A disabled campaigner has entered the fourth week of a hunger strike to protest the failure of Lambeth Council to provide him adequate care.
Jimmy Telesford, 54, has been without food since 2 October, drinking only Diet 7UP and Diet Coke for hydration and to address his type-two diabetes.
He was admitted to St Thomas’ Hospital on Monday, where he agreed to take on food, but he was discharged later the same day before doing so, and has continued his hunger strike since then.
Telesford said: “As far as I am aware, Lambeth Council are just going to leave me to starve myself to death.”
He claims that the council have not reached out to address his concerns, besides to send employees of a care agency about whom Telesford has made a police complaint.
The complaint centres on an alleged assault by one employee some years ago, which Telesford said he was frightened to complain about at the time.
He also said the agency’s general standard of care is poor and that they would give him wet clothes to wear, broke things in his home including his washing machine, and cheated on their hours.
Telesford, who was an advocacy worker with a disability organisation until June, usually receives 24-28 hours support per week.
According to Telesford, the council have offered round-the-clock support in a care facility, but he does not believe he should have to leave his home to access proper care.
He said: “We’re the best people to know what we need and all I want is the support to lead a life like you have, like everyone else has.”
Without support, Telesford is consigned to his bed, taking on fluids when he can.
He said: “Increasingly your body starts to reject fluid because it wants food, so I have to be careful, because then I start having fits. It’s becoming more and more painful.”
When asked for comment, Lambeth Council gave the same response they gave to Disability News Service over a week ago.

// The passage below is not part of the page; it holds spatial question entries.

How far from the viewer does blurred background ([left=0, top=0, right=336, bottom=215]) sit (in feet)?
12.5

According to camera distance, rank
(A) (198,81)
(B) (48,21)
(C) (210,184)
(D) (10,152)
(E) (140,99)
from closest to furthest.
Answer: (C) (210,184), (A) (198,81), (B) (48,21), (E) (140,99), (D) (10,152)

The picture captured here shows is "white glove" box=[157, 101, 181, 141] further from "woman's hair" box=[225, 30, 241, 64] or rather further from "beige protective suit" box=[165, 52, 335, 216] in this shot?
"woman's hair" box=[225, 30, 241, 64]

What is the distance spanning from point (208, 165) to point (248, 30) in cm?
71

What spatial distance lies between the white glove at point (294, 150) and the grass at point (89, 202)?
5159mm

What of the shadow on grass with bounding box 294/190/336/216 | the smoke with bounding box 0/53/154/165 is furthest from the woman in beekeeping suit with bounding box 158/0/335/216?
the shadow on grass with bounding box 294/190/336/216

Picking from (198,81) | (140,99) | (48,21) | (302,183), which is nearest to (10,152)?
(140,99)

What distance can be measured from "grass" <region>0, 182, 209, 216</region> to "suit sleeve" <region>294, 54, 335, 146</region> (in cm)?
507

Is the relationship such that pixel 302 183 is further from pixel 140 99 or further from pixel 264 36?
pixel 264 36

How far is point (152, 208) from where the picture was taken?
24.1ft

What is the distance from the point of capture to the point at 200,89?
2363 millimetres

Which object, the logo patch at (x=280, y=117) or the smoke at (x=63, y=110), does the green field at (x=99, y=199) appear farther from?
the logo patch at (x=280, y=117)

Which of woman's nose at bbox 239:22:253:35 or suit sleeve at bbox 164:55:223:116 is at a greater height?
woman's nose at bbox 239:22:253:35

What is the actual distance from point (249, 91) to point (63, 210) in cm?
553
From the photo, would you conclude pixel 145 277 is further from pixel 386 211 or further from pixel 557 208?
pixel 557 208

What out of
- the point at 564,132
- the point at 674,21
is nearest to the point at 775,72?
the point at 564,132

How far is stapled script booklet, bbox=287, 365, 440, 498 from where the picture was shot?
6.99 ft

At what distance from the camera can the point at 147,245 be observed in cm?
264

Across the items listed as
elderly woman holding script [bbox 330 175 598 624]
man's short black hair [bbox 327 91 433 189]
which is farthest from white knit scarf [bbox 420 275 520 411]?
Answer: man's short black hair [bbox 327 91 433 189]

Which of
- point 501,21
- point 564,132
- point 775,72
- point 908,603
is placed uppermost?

A council spokesperson said: “Lambeth Council has worked to support Mr Telesford over an extended period of time, and we are both alarmed and concerned at the current situation.

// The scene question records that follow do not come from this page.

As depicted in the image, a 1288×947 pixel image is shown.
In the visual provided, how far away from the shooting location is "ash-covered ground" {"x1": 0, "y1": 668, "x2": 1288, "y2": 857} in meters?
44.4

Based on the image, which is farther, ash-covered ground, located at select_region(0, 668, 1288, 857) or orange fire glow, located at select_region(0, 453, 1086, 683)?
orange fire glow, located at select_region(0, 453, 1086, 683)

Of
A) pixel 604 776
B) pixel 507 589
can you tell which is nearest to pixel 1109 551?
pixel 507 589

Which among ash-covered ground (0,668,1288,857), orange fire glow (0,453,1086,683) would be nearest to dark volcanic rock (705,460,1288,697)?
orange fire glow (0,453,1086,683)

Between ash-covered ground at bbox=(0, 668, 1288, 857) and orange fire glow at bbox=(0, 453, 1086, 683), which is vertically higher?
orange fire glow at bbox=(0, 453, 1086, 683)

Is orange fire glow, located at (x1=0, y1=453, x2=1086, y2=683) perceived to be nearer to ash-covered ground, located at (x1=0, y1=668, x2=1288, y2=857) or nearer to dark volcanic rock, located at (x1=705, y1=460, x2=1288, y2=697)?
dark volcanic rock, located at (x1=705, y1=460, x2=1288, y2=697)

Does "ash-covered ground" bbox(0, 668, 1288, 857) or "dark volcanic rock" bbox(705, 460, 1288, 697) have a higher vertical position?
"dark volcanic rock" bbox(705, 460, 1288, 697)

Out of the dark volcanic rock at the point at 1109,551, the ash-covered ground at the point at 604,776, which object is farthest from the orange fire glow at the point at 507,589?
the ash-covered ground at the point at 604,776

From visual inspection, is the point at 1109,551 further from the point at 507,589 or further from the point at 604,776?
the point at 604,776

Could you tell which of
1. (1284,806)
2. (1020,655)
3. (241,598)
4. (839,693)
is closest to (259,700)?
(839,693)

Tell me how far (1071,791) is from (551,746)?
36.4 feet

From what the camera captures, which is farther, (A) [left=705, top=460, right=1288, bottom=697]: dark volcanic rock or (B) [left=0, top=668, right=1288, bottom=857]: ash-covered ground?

“We are listening, and given the breadth of his concerns have offered Mr Telesford an opportunity to discuss and urgently review his services.

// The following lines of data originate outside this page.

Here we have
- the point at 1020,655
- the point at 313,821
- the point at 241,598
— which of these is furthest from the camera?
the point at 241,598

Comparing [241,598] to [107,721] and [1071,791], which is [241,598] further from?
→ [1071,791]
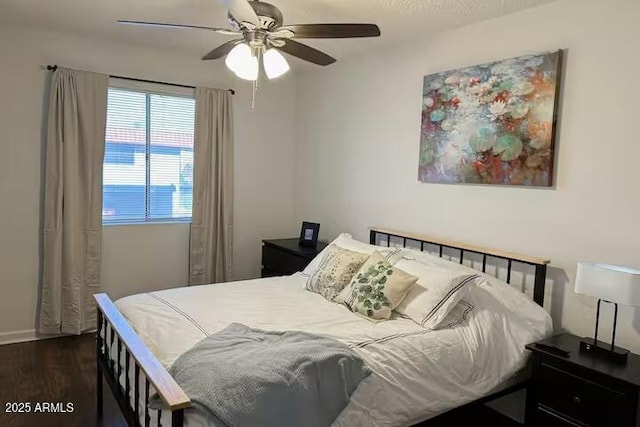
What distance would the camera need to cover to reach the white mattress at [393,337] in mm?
Result: 2059

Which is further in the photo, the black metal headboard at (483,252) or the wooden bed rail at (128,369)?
the black metal headboard at (483,252)

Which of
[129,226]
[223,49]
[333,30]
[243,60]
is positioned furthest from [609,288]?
[129,226]

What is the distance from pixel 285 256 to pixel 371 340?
6.69 feet

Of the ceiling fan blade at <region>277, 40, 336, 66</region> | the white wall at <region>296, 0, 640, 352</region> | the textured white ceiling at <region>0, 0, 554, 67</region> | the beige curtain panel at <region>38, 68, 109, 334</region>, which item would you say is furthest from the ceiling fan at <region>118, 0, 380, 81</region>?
the beige curtain panel at <region>38, 68, 109, 334</region>

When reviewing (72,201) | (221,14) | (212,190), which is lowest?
(72,201)

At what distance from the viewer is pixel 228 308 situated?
2686mm

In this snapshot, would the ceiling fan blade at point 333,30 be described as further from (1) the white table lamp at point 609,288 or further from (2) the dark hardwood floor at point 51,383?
(2) the dark hardwood floor at point 51,383

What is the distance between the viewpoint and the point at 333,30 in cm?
236

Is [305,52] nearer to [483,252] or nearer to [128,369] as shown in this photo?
[483,252]

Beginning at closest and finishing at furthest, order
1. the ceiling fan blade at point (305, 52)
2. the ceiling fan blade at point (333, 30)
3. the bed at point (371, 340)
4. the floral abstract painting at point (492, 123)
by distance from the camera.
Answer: the bed at point (371, 340)
the ceiling fan blade at point (333, 30)
the ceiling fan blade at point (305, 52)
the floral abstract painting at point (492, 123)

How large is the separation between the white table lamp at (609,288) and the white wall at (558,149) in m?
0.20

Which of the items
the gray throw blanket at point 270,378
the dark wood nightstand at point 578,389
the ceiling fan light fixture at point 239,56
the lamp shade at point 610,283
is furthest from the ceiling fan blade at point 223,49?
the dark wood nightstand at point 578,389

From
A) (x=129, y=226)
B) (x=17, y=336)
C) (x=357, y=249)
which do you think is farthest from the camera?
(x=129, y=226)

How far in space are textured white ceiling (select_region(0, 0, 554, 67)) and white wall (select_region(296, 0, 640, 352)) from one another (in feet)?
0.65
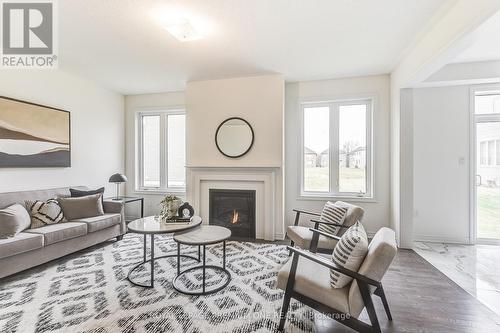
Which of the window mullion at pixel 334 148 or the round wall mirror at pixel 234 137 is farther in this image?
the window mullion at pixel 334 148

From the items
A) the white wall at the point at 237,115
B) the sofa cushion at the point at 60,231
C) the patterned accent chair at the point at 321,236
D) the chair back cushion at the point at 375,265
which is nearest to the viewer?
the chair back cushion at the point at 375,265

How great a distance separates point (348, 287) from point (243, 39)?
9.05ft

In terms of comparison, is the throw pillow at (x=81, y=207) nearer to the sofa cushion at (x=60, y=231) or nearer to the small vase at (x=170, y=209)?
the sofa cushion at (x=60, y=231)

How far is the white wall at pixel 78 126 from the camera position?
3293 mm

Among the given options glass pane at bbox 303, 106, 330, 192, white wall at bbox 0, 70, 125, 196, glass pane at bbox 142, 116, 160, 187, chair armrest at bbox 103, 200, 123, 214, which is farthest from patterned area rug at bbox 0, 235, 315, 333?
glass pane at bbox 142, 116, 160, 187

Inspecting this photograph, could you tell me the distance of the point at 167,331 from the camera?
1.80 meters

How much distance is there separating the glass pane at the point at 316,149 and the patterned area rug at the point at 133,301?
185 centimetres

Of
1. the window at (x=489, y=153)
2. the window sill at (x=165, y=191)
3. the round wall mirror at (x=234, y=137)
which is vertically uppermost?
the round wall mirror at (x=234, y=137)

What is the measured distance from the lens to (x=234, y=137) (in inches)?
162

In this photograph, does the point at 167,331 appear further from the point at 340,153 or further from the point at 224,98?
the point at 340,153

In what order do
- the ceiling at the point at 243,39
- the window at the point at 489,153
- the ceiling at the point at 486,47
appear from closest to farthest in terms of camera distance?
1. the ceiling at the point at 243,39
2. the ceiling at the point at 486,47
3. the window at the point at 489,153

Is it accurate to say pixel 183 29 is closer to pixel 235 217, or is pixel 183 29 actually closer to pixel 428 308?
pixel 235 217

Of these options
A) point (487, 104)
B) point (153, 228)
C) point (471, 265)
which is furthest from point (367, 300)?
point (487, 104)

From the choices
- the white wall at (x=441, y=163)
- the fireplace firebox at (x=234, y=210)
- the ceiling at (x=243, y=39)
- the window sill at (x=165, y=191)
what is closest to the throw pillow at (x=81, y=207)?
the window sill at (x=165, y=191)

“Lambeth Council is determined to provide excellent quality adult services to all that need them in the borough, and remain fully committed to that pledge.”
A spokesperson for NHS South East London Clinical Commissioning Group said: “The CCG is very sorry to hear of Mr Telesford’s situation.
“His appeal against the outcome of the NHS continuing health care (CHC) assessment, which was made earlier in the year, unfortunately was delayed in line with national guidance issued at the start of the Covid-19 pandemic.
“Across the country, work is now getting underway to address those waiting for CHC assessments, including where appeals have been lodged against previous decisions.
“That work is now starting and Mr Telesford’s appeal will be reviewed as soon as is possible.”
Telesford says he has no intention to end the hunger strike and that he has been considering using private nursing care to help ease the increasing pain as his condition becomes more severe.
He added: “We’re the fifth richest country in the world. What’s happening at the moment is not making anything better for disabled people, in reality it’s just covering up a problem of a system that doesn’t work any more.”